Ceux qui pensaient que la Suisse faisait figure d'exception tombent de haut. Ici comme ailleurs, le stage non rémunéré de un, deux, voire cinq ans se généralise. Sans ce passage obligé, tous affirment qu'il est de plus en plus dur de décrocher un premier job. La RTS a donné la parole aux jeunes stagiaires suisses victimes des nouvelles règles du jeu du monde du travail.

Des secteurs particulièrement touchés

Après un master de relations internationales, Camille 24 ans, vit à la charge de ses parents. «Presque aucune organisation ne paie les stagiaires. Ils sont non rémunérés et en plus de ça, on n'a pas le droit de postuler dans les six mois qui suivent le stage... On n'a aucune chance d'être engagé après le stage! (...) ça nous donne l'impression qu'on a fait tous ces efforts pour rien», affirme-t-elle, dépitée.

Son champ d'étude est l'un des plus touchés, aux côtés de «la culture, la communication, le marketing, l'environnement». Plus généralement «les organisations internationales et les ONG, ainsi que les start-ups» ont très mauvaise réputation.

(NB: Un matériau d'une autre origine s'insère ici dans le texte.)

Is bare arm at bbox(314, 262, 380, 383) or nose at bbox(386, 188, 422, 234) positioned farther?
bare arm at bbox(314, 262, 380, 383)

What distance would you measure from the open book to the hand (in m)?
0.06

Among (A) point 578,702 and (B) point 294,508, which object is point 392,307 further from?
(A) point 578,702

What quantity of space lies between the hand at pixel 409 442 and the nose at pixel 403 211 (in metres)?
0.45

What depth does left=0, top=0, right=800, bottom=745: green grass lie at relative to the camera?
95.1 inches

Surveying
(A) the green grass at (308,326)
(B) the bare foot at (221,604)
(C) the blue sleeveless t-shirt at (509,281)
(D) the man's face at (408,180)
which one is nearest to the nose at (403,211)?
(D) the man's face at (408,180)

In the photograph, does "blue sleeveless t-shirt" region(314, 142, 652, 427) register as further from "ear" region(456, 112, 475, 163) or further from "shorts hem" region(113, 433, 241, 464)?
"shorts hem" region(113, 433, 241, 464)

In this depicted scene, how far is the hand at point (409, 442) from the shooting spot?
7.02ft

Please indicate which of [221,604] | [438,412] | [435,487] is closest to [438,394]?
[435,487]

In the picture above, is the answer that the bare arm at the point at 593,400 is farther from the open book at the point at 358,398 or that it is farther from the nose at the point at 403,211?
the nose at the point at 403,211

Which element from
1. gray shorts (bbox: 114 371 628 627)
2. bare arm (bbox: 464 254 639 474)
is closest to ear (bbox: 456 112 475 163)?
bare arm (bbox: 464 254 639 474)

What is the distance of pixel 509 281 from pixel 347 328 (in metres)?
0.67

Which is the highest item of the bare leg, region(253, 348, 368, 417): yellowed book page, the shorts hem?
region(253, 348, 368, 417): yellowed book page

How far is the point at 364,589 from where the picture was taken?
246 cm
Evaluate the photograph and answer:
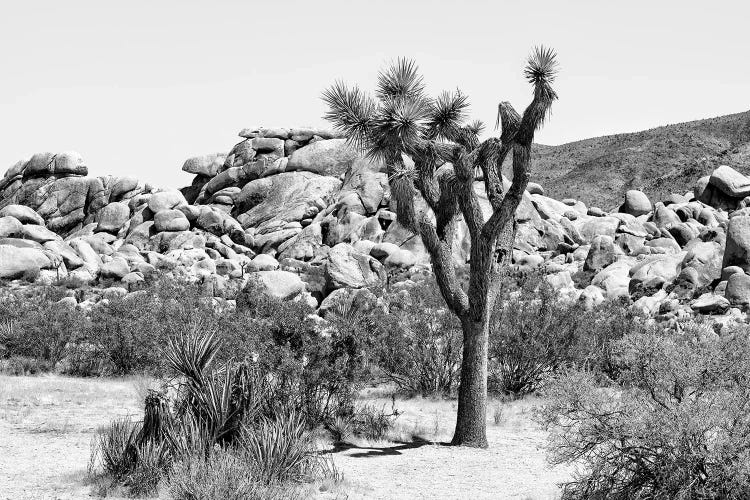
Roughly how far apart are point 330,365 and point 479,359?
2.44m

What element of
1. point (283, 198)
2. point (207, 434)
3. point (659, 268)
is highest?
point (283, 198)

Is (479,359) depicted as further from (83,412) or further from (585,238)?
(585,238)

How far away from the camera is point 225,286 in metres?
37.4

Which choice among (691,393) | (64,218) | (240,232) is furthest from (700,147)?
(691,393)

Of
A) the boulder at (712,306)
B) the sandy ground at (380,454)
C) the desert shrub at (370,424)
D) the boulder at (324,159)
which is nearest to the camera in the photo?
the sandy ground at (380,454)

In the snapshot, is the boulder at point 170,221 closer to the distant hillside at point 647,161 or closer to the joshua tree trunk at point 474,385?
the joshua tree trunk at point 474,385

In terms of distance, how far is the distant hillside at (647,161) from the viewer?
3332 inches

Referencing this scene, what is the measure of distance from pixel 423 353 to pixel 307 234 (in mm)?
28893

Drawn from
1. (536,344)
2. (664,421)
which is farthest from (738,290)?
(664,421)

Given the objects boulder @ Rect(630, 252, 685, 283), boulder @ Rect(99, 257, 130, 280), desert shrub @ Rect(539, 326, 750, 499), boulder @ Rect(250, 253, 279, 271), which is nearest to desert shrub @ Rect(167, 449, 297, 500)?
desert shrub @ Rect(539, 326, 750, 499)

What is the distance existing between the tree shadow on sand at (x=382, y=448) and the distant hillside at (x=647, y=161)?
70610 mm

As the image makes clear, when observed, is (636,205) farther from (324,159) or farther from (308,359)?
(308,359)

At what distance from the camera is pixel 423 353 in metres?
19.1

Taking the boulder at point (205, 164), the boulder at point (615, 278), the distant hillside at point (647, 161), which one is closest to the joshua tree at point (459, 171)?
the boulder at point (615, 278)
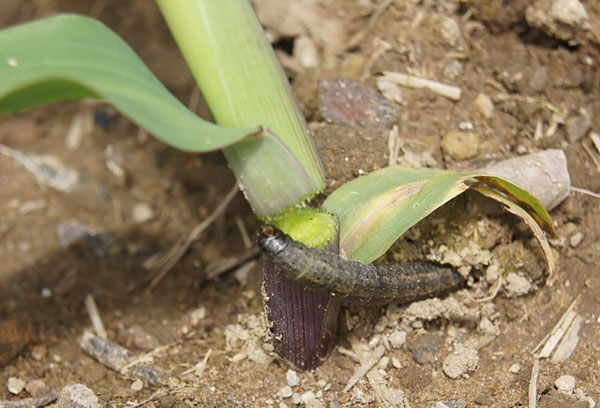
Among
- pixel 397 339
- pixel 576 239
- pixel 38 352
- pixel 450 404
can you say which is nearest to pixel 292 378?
pixel 397 339

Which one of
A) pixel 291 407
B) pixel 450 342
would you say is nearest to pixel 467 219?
pixel 450 342

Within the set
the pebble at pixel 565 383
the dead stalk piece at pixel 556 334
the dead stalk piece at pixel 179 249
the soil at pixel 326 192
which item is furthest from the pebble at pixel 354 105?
the pebble at pixel 565 383

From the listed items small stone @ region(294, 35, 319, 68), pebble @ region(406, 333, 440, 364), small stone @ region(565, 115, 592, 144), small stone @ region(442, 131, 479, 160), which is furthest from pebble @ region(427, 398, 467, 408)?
small stone @ region(294, 35, 319, 68)

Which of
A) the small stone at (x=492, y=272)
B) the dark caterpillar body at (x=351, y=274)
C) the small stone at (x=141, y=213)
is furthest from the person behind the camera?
the small stone at (x=141, y=213)

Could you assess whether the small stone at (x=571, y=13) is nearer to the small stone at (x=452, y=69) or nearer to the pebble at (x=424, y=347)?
the small stone at (x=452, y=69)

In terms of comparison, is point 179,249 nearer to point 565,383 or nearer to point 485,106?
point 485,106

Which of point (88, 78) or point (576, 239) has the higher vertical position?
point (88, 78)
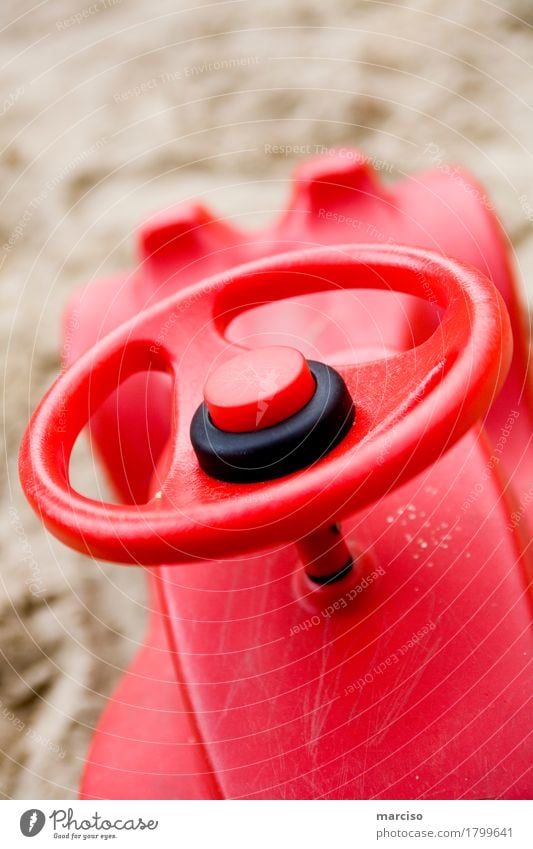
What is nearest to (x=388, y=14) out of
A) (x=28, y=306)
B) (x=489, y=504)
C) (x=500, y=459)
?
(x=28, y=306)

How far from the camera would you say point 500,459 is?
0.69 meters

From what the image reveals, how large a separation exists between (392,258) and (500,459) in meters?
0.24

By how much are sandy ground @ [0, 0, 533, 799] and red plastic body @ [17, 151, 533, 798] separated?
38 cm

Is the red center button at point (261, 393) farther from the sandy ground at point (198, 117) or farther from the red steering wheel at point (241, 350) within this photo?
the sandy ground at point (198, 117)

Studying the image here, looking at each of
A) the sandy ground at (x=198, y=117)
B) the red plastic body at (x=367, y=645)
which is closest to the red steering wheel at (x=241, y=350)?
the red plastic body at (x=367, y=645)

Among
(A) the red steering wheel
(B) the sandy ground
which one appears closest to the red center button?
(A) the red steering wheel

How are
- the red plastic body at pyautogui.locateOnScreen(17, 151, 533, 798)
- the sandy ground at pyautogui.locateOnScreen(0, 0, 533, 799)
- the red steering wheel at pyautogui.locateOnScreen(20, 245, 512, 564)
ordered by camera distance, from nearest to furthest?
the red steering wheel at pyautogui.locateOnScreen(20, 245, 512, 564) < the red plastic body at pyautogui.locateOnScreen(17, 151, 533, 798) < the sandy ground at pyautogui.locateOnScreen(0, 0, 533, 799)

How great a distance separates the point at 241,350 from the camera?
54cm

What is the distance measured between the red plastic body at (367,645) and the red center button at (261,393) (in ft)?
0.15

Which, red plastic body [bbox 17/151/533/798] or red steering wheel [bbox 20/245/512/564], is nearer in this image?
red steering wheel [bbox 20/245/512/564]

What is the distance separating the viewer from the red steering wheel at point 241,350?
14.6 inches

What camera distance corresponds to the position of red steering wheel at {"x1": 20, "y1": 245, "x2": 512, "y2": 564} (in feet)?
1.22

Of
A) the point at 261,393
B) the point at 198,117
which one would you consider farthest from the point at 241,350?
the point at 198,117

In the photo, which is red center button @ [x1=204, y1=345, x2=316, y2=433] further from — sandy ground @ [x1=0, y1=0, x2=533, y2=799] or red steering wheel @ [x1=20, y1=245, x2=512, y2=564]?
sandy ground @ [x1=0, y1=0, x2=533, y2=799]
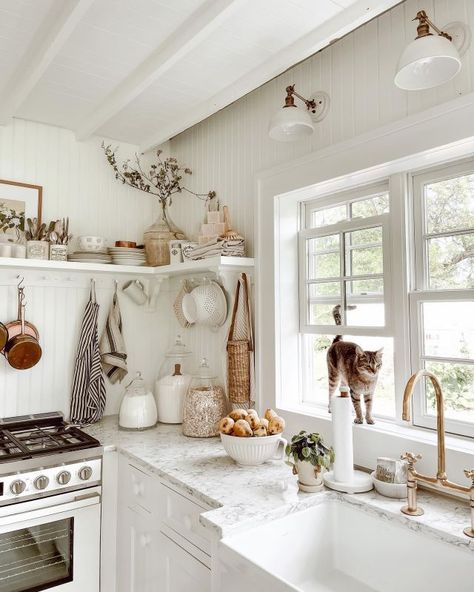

Les chiffres manquent pour mesurer l'ampleur du problème, mais une chose est sûre: les dénonciations se multiplient.

Des compétences «exigées» ahurissantes

Si le canton peut rémunérer certains stages dans le cadre d'une formation, les stagiaires qui signent ces contrats après l'obtention de leurs diplômes (et qui sont donc paradoxalement plus qualifiés) ne percevront souvent rien. Par ailleurs, les ressources humaines placent la barre de plus en plus haut, même pour un stage: formations complètes, diplômes, langues étrangères, flexibilité, et même «humour» exigés...

Marion, 29 ans et quatre langues étrangères, a travaillé 6 mois gratuitement pour un grand musée du canton de Vaud après 7 ans d'études. Pourquoi avoir accepté? «Pour obtenir cette expérience qu'on me demandait partout. J'avais quelque chose de concret à mettre sur mon CV», répond-elle. De nombreux jeunes estiment ainsi qu'ils n'ont pas le choix.

Inspecteurs du travail et politiques alertés

La généralisation de ces pratiques inquiète certains partis politiques. Pour le Vert genevois François Lefort, interrogé par la RTS, «un emploi déguisé en stage non-payé, c'est du travail au noir officialisé!» Ce dernier a déposé une motion au Grand Conseil, «où un projet de loi socialiste en ce sens est aussi à l'étude». Les jeunes Verts vaudois ont, eux, déposé «une pétition 'Pour une rémunération décente des stages'», précisent nos confrères.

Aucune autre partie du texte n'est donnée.